* **Список заданий**
a) Объясните, опираясь на отрывок о философии Гегеля, почему вывод из его метода «никогда не был сделан им самим с такой определенностью». Ответ должен занимать от одного до трех предложений.
b) Перечислите без повторов все слова и названия, которые в отрывке о философии Гегеля заключены в кавычки.
c) Продолжите отрывок о философии Гегеля, начав сразу после его последнего предложения.

====== Текст для чтения ======

Нам нет надобности вдаваться здесь в рассмотрение вопроса о том, вполне ли этот способ понимания согла­суется с нынешним состоянием естественных наук, кото­рые самой Земле предсказывают возможный, а ее оби­таемости довольно достоверный конец и тем самым говорят, что и у истории человечества будет не только восходящая, но и нисходящая ветвь. Мы находимся, во всяком случае, еще довольно далеко от той поворотной точки, за которой начнется движение истории общества по нисходящей линии, и мы не можем требовать от геге­левской философии, чтобы она занималась вопросом. еще не поставленным в порядок дня современным ей естествознанием.

Однако здесь необходимо заметить следующее: вы­шеприведенные взгляды не даны Гегелем в такой резкой форме. Это вывод, к которому неизбежно приводит его метод, но этот вывод никогда не был сделан им самим с такой определенностью, и по той простой причине, что Гегель вынужден был строить систему, а философская система, по установившемуся порядку, должна была за­вершиться абсолютной истиной того или иного рода. И тот же Гегель, который, особенно в своей “Логике”7, подчеркивает, что эта вечная истина есть не что иное, как сам логический (resp.3): исторический) процесс,— тот же самый Гегель видит себя вынужденным положить конец этому процессу, так как надо же было ему на чем-то закончить свою систему. В “Логике” этот конец он снова может сделать началом, потому что там конечная точка, абсолютная идея,— абсолютная лишь постольку, поскольку он абсолютно ничего не способен сказать о ней,—“отчуждает” себя (то есть превращается) в при­роду, а потом в духе,—то есть в мышлении и в исто­рии, —снова возвращается к самой себе. Но в конце всей философии для подобного возврата к началу оставался только один путь. А именно, нужно было так представить себе конец истории: человечество приходит к познанию как раз этой абсолютной идеи и объявляет, что это по­знание абсолютной идеи достигнуто в гегелевской фило­софии. Но это значило провозгласить абсолютной исти­ной все догматическое содержание системы Гегеля н тем стать в противоречие с его диалектическим методом,

разрушающим все догматическое. Это означало задушить революционную сторону под тяжестью непомерно раз­росшейся консервативной стороны,— и не только в обла­сти философского познания, но и в исторической прак­тике. Человечество, которое в лице Гегеля додумалось до абсолютной идеи, должно было и в практической области оказаться ушедшим вперед так далеко, что для него уже стало возможным воплощение этой абсолютной идеи в действительность. Абсолютная идея не должна была, значит, предъявлять своим современникам слишком вы­сокие практические политические требования. Вот по­чему мы в конце “Философии права” узнаем, что абсо­лютная идея должна осуществиться в той сословной мо­нархии, которую Фридрих-Вильгельм III так упорно и так безрезультатно обещал своим подданным, то есть, стало быть, в ограниченном и умеренном косвенном гос­подстве имущих классов, приспособленном к тогдашним мелкобуржуазным отношениям Германии. И притом нам еще доказывается умозрительным путем необходимость дворянства.

====== Выдержки из данных ======

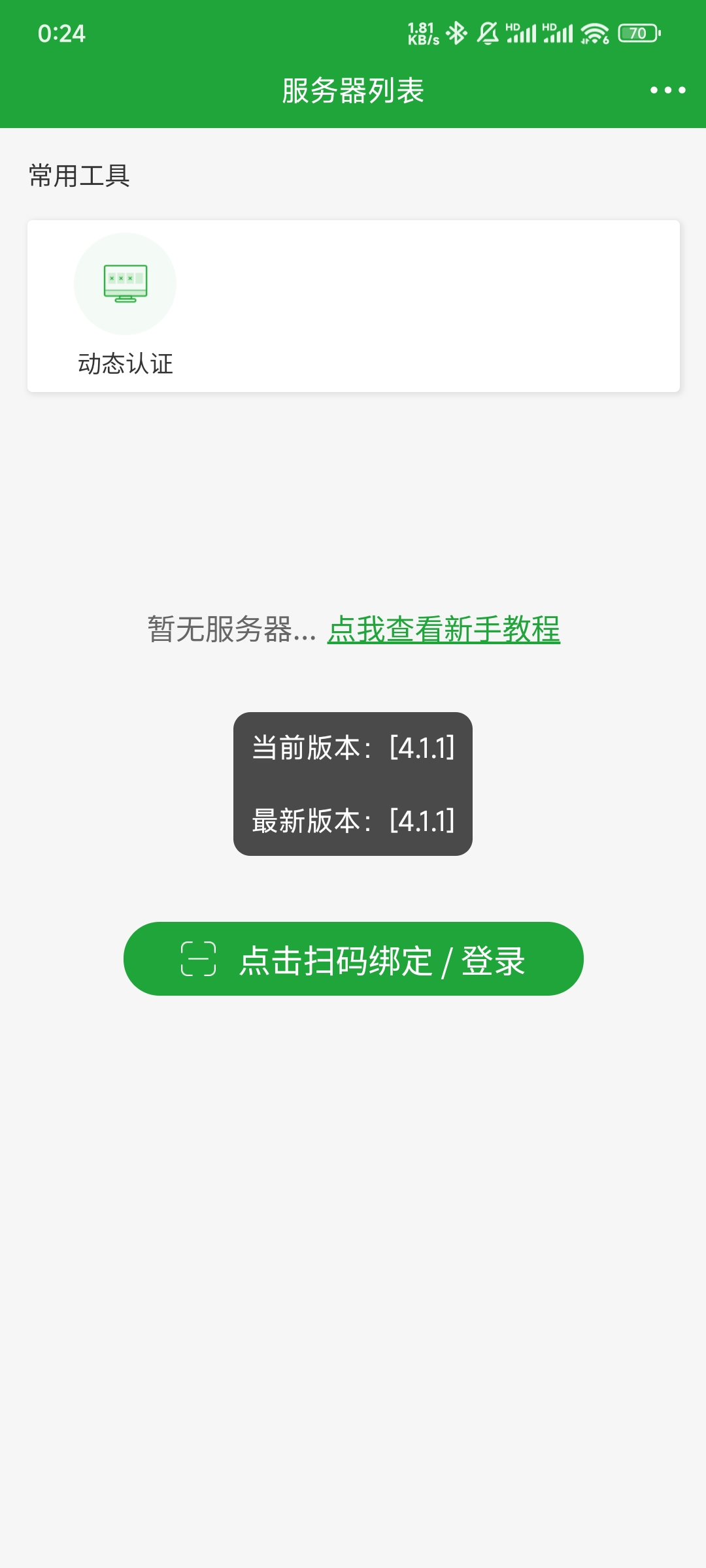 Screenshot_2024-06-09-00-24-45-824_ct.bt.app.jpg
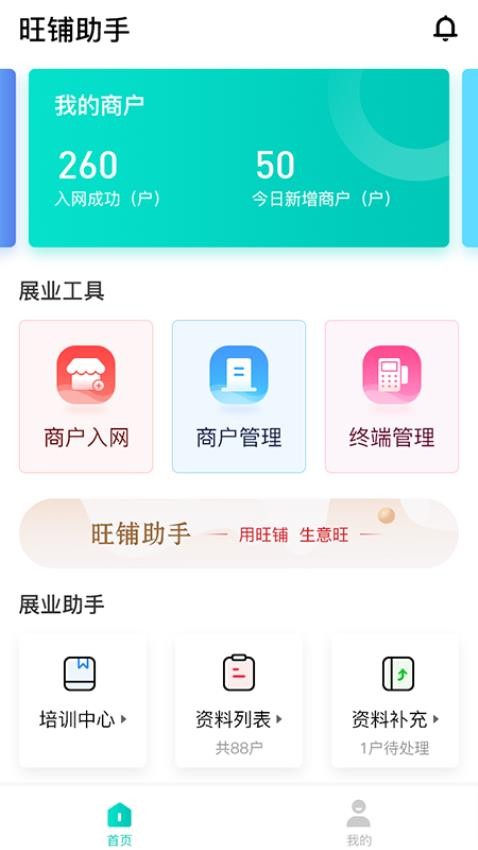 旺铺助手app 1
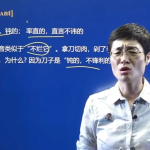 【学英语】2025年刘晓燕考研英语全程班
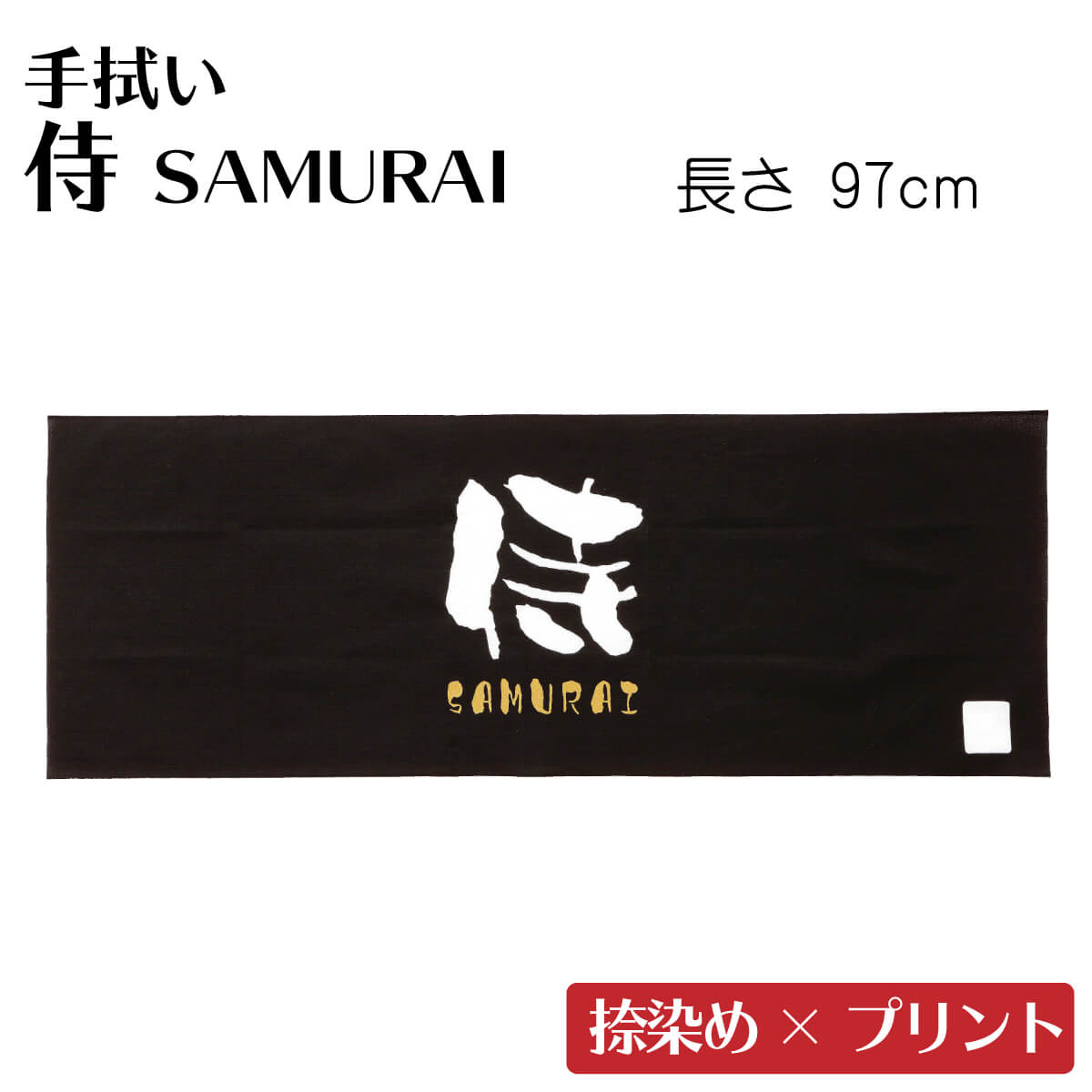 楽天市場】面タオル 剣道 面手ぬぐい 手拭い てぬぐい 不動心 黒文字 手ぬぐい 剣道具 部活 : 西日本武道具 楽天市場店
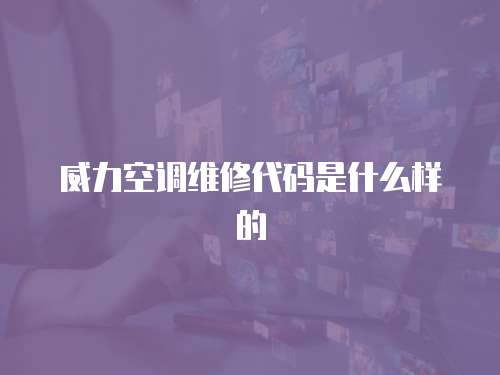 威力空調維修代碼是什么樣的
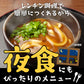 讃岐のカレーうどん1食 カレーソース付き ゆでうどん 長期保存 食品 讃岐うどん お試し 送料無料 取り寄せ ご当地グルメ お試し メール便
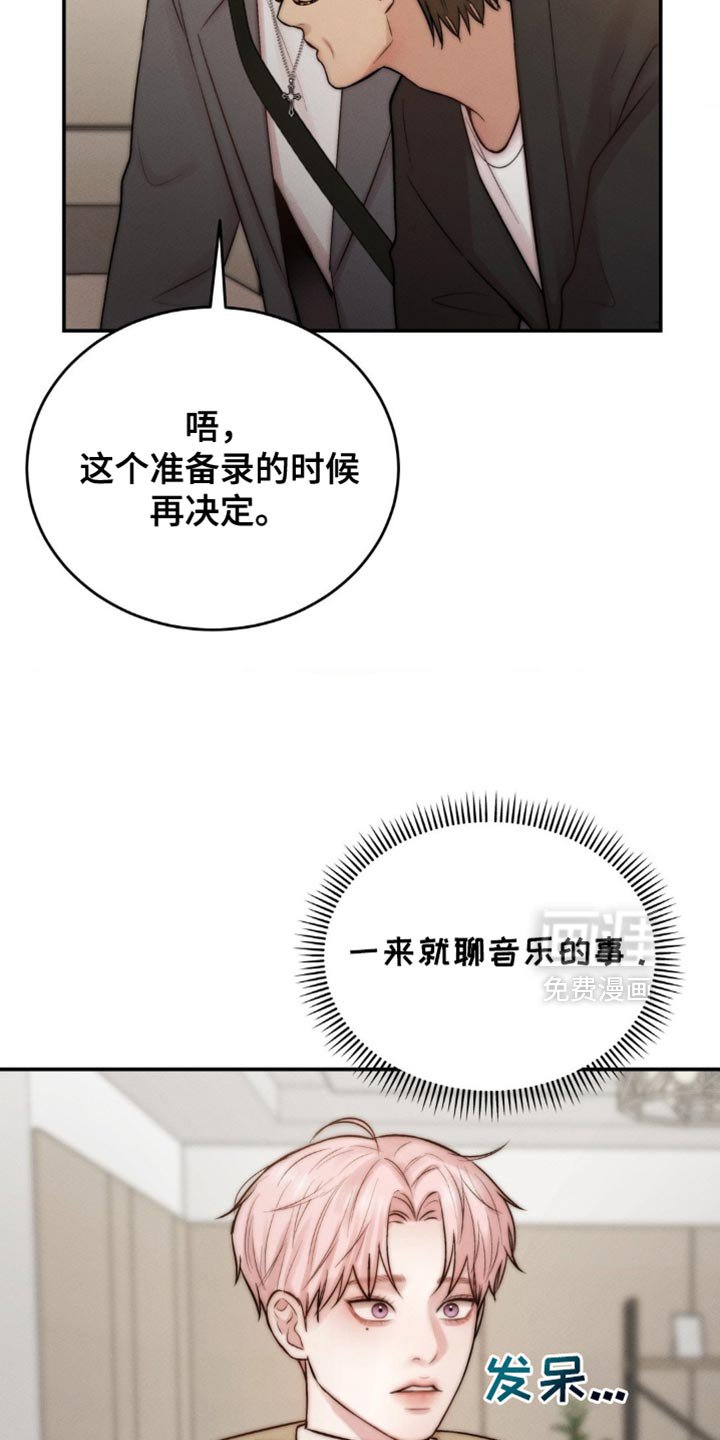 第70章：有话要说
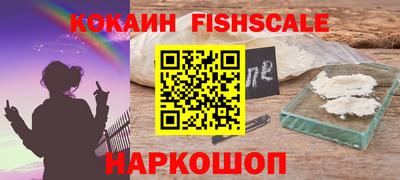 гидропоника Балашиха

======

* **Ваши ответы**
a) Гегель был вынужден строить систему. По установившемуся порядку философская система должна была завершиться абсолютной истиной того или иного рода.

b) «Логике», «отчуждает», «Философии права».

c)
Итак, уже одни внутренние нужды системы доста­точно объясняют, почему в высшей степени революци­онный метод мышления привел к очень мирному поли­тическому выводу. Но специфической формой этого вы­вода мы обязаны, конечно, тому обстоятельству, что Гегель был немец и, подобно своему современнику Гёте, не свободен от изрядной дозы филистерства. Гёте, как и Гегель, был в своей области настоящий Зевс-олимпиец, но ни тот, ни другой не могли вполне отделаться от не­мецкого филистерства.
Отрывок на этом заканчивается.